BP might be undervalued relative to U.S. companies due to their stronger dividend records and aggressive stock buybacks which have provided support for their share prices. U.S. companies are also heavily invested in U.S. shale regions which, at least theoretically, offer the potential for faster production growth.
Risks with BP, Outlook 2024
Petroleum prices are unpredictable and influenced by world events such as terrorist attacks, wars, natural catastrophes and economic declines. Current tensions in the Middle East especially have the potential to lead to a sharp uptick in petroleum pricing if the security situation further deteriorates. On the other hand, a resolution of the Israel-Gaza conflict and especially a less aggressive posture of Iran in the Strait of Hormuz could lead to much lower petroleum prices and therefore diminished earnings potential for BP.

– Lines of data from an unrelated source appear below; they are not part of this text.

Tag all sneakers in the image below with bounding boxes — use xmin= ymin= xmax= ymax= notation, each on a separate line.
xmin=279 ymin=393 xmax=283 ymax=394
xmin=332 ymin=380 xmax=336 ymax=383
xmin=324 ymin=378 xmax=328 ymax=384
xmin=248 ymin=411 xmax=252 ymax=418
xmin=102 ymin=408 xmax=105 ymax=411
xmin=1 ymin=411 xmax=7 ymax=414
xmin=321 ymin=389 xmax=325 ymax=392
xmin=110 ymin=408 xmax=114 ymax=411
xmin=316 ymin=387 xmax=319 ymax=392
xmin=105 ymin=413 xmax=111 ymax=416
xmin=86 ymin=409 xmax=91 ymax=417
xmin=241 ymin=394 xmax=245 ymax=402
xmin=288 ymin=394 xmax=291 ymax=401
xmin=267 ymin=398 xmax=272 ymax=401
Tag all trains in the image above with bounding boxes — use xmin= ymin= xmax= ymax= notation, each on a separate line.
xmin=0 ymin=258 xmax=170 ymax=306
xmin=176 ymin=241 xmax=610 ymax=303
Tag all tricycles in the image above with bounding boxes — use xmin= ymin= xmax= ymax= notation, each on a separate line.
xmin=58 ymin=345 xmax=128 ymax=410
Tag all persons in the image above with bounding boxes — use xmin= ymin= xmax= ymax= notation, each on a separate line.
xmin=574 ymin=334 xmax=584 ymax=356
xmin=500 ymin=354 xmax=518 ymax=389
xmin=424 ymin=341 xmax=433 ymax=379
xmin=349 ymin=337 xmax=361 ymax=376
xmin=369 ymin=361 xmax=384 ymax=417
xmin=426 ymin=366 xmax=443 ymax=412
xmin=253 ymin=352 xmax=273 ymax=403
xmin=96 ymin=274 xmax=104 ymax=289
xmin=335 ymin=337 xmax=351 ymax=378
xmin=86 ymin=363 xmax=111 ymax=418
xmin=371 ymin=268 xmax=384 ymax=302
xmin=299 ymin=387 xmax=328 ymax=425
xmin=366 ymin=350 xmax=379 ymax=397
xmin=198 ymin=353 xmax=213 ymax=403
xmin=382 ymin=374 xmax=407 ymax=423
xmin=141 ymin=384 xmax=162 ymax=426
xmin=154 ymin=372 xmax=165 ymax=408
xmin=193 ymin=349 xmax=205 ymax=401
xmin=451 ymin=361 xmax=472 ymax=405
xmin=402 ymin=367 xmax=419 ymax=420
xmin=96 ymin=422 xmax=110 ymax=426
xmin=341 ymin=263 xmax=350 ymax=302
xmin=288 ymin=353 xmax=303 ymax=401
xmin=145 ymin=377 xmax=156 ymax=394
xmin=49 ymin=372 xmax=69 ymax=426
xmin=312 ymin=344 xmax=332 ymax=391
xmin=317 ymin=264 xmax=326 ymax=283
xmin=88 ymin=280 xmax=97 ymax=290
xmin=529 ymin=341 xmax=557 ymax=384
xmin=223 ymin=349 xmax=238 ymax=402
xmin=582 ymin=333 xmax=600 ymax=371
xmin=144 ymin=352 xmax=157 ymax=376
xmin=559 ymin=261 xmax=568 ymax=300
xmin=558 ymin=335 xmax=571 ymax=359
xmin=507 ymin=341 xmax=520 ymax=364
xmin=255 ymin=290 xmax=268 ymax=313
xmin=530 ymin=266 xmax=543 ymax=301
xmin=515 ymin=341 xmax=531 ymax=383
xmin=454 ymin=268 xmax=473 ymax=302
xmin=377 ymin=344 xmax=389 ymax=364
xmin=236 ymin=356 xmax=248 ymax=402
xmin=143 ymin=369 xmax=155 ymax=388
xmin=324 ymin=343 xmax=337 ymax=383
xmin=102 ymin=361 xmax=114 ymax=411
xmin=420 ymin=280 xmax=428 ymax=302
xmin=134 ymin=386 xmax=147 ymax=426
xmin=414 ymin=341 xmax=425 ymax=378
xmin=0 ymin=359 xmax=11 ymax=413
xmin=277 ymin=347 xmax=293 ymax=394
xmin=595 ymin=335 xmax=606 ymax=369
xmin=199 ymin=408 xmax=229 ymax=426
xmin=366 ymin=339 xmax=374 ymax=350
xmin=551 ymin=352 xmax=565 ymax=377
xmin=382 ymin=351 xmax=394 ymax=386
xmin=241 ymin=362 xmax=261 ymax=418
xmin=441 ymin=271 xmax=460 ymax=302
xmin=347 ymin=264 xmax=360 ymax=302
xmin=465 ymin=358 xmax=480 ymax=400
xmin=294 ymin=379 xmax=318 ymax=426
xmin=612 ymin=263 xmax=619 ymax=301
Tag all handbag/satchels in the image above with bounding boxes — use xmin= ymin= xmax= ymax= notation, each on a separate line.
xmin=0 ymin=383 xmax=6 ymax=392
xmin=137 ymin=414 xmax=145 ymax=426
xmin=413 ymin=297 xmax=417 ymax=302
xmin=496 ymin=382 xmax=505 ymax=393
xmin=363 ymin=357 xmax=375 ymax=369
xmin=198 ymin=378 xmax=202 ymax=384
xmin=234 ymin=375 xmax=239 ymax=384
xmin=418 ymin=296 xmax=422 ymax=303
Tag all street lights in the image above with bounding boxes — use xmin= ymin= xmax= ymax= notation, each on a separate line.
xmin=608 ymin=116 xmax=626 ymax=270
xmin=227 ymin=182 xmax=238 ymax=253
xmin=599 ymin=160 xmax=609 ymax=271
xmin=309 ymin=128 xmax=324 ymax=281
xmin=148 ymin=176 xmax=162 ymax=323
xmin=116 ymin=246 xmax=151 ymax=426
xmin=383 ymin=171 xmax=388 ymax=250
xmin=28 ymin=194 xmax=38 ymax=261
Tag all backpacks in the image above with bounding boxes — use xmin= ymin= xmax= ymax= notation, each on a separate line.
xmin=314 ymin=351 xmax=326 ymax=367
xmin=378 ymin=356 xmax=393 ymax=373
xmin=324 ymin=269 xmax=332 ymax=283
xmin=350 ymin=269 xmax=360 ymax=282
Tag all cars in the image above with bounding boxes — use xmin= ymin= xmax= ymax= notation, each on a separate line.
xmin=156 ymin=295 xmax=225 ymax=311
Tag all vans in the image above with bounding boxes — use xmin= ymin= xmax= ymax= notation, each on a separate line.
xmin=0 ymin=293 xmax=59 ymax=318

As a result, BP’s specific product pricing risks translate into potentially depressed profitability during a down-turn in the energy market which then could cascade into a slower pace of dividend growth or a lower amount of stock buybacks that support BP’s stock price. Petroleum prices are obviously the biggest influence on BP’s financials and given the price support the OPEC+ has provided here most recently, OPEC+ output decisions should be closely followed and monitored. My expectation is for OPEC+ to continue to be price-supportive force in 2024. BP’s average prices in the production business are also worth following as a decline in pricing will immediately translate to lower revenues and earnings.
If petroleum prices remain high, however, I would not be surprised to see stock buybacks or potentially even new acquisitions in 2024 and beyond. BP is therefore, chiefly, a capital return play for investors in a market where OPEC+ may play a more aggressive role going forward.
Middle Eastern tensions, especially in Israel-Gaza, the strait of Hormuz and the Red Sea are concerning trends. An escalation of the Israel-Gaza situation, which may draw Iran further into the conflict, would be a worst-case scenario given the importance of the Strait of Hormuz for global crude oil supplies, but likely favorable from a pricing point of view. BP is still widely profitable at petroleum prices of $73 per barrel and I believe the current security situation in the Middle East, a low P/E ratio relative to U.S. rivals and an aggressive OPEC+ organization make BP overall a top bet on petroleum markets in FY 2024!